**Getoonde tekst:**
In mijn vrije tijd schrijf ik graag over mijn eigen geschiedenis. Over hoe ik als kind vanaf mijn zesde tot mijn veertiende opgroeide zonder gas en elektriciteit. Niet in een ontwikkelingsland maar gewoon in Nederland. In een mooie groene wijk naast de weilanden aan de rand van Franeker. Een stad met een rijke historie. Vroeger na Leiden zelfs de tweede universiteitsstad van Nederland. Daarna stond de Friese 11stedenstad vooral bekend om het psychiatrisch ziekenhuis, gevestigd in het vroegere academiegebouw.
Hoe het tij kon keren.
Na de scheiding van mijn ouders (na een huwelijk van tien jaar) en het vertrek van mijn (Friese) vader, werd bij ons thuis het gas afgesloten. En twee jaar later ook de elektriciteit. Door de gasafsluiting kocht mijn moeder (Joegoslaaf in hart en nieren; naar NL gekomen als gastarbeider) een elektrische radiator en een elektrische straalkachel voor in de wintermaanden. Wat zij niet wist was dat die apparaten stroom vraten waardoor de energierekening omhoog schoot.

**Korte beschrijvende tekstfragmenten:**
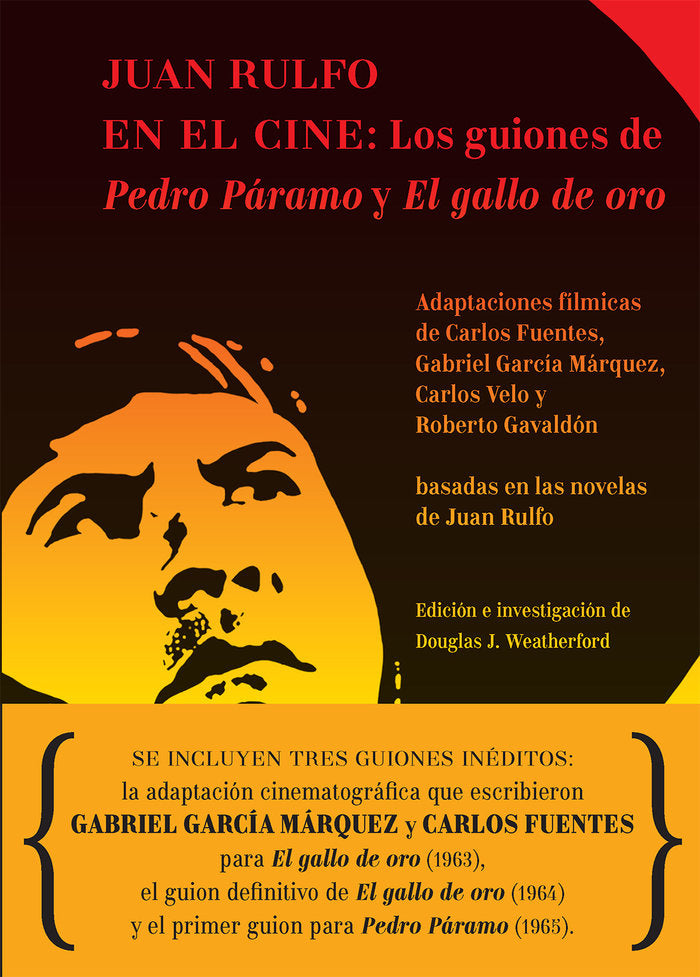 JUAN RULFO Y EN EL CINE. LOS GUIONES DE PEDRO PARAMO Y EL GALLO DE ORO, de AA.VV. | portada del libro
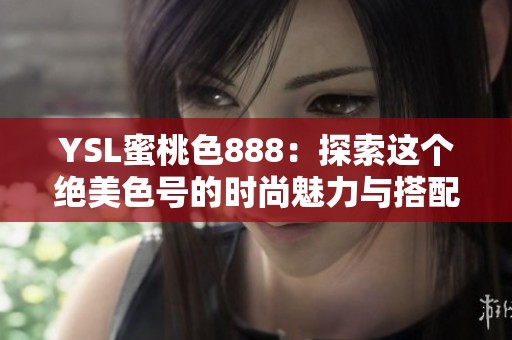 YSL蜜桃色888：探索这个绝美色号的时尚魅力与搭配技巧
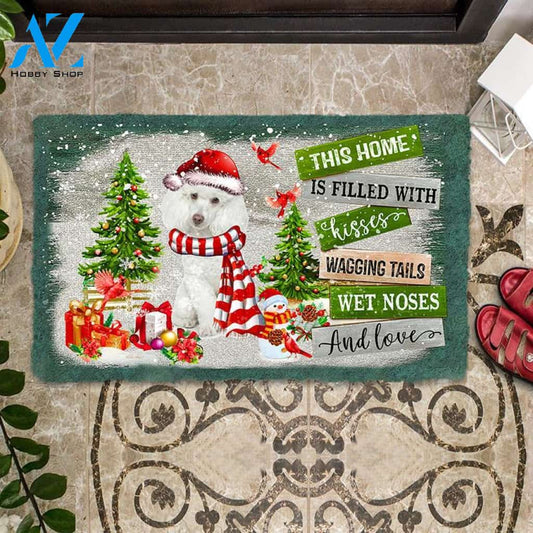 White Poodle This Home Is Filled With Kisses Christmas Dog Doormat
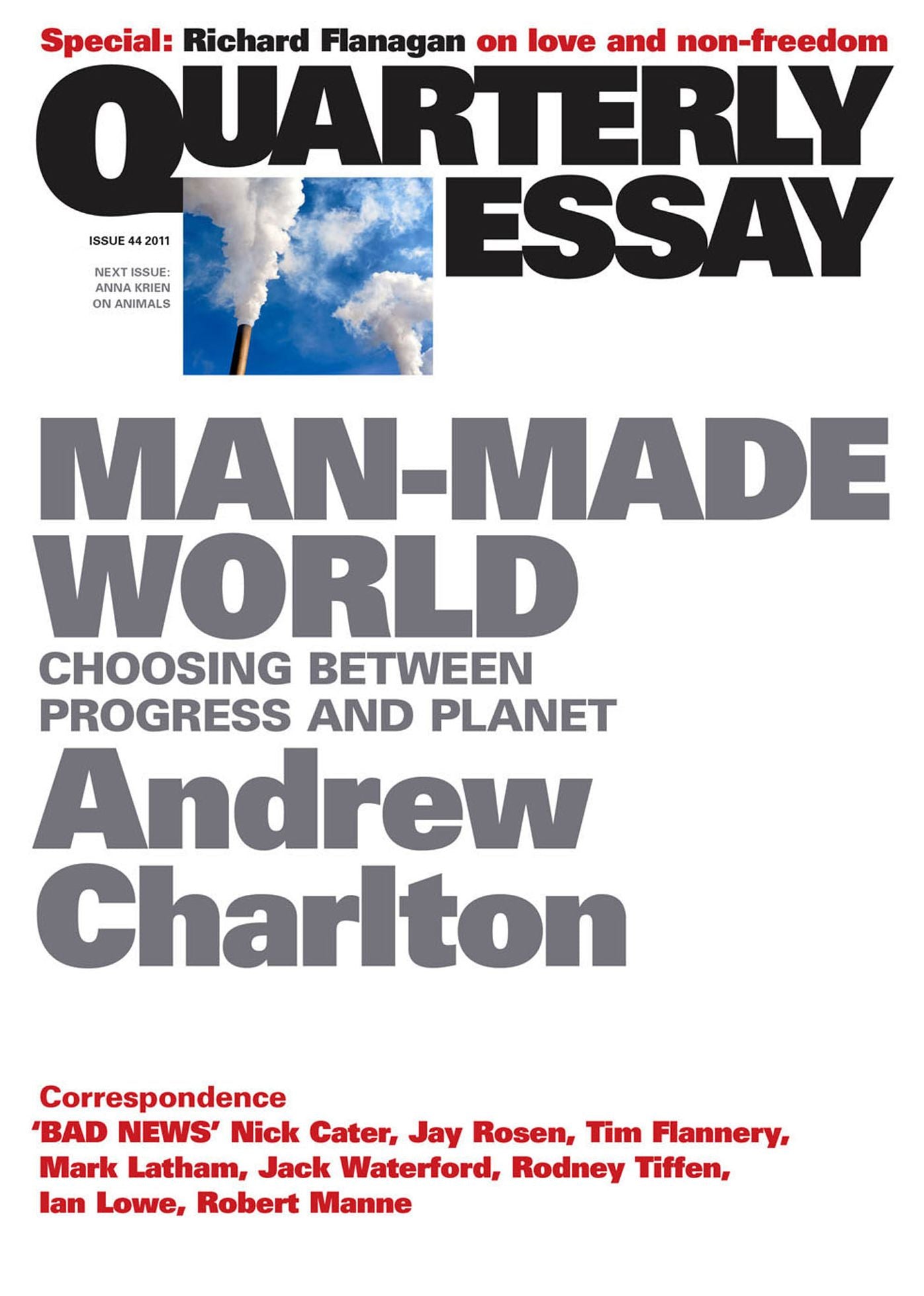 Quarterly Essay 44 Man-Made World: Choosing between Progress and Planet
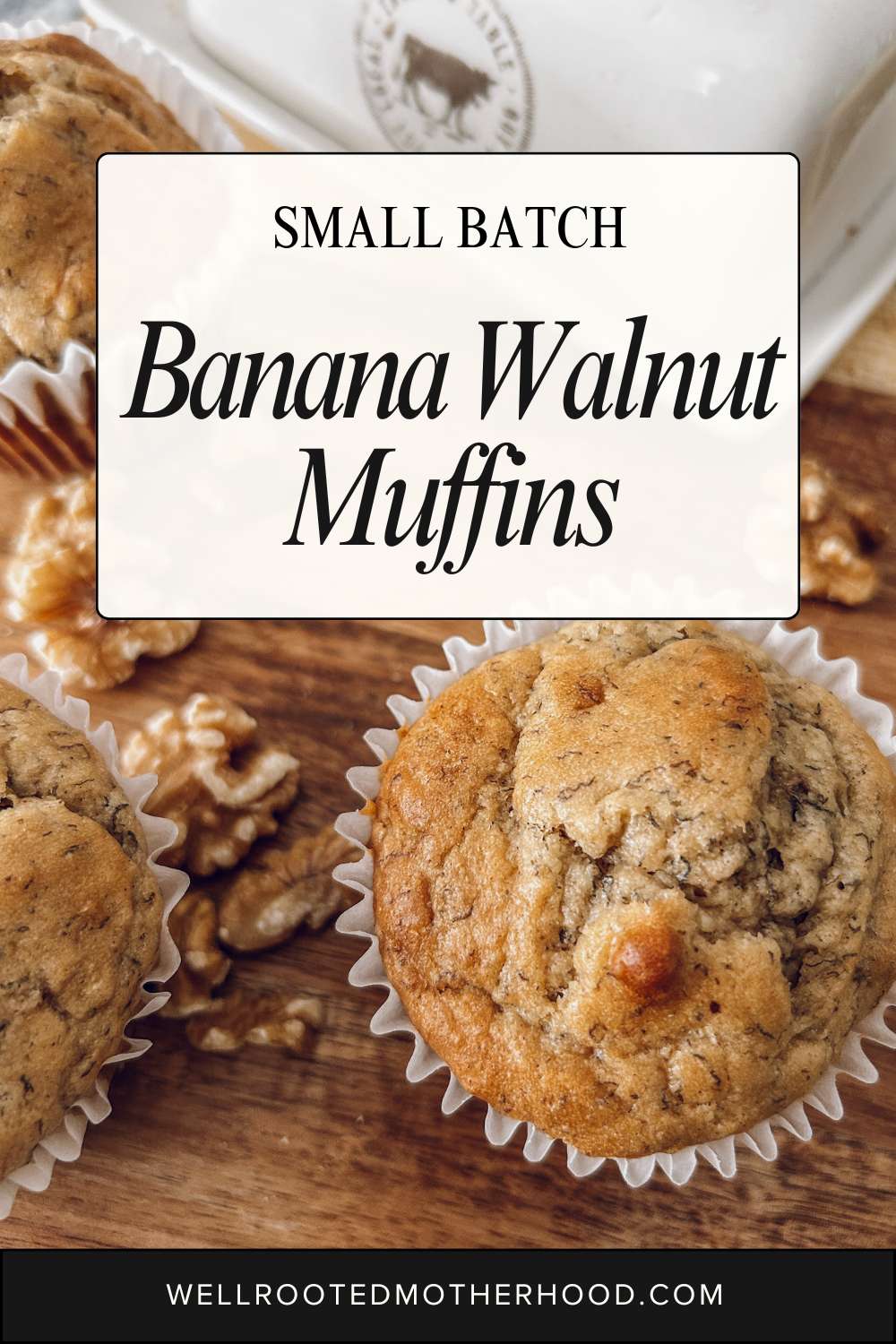 small batch banana walnut muffins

**Over deze oefening:**
Geef voor elke bewering aan of die klopt met de tekst over opgroeien zonder gas en elektriciteit. Antwoord met ja of nee en citeer letterlijk de woorden uit de tekst die de doorslag geven.
1. Het gas werd afgesloten na het vertrek van de vader.
2. De elektriciteit werd tegelijk met het gas afgesloten.
3. Franeker was vroeger de eerste universiteitsstad van Nederland.

**Geschreven antwoord:**
1. Ja: "Na de scheiding van mijn ouders (na een huwelijk van tien jaar) en het vertrek van mijn (Friese) vader, werd bij ons thuis het gas afgesloten."
2. Nee: "En twee jaar later ook de elektriciteit."
3. Nee: "Vroeger na Leiden zelfs de tweede universiteitsstad van Nederland."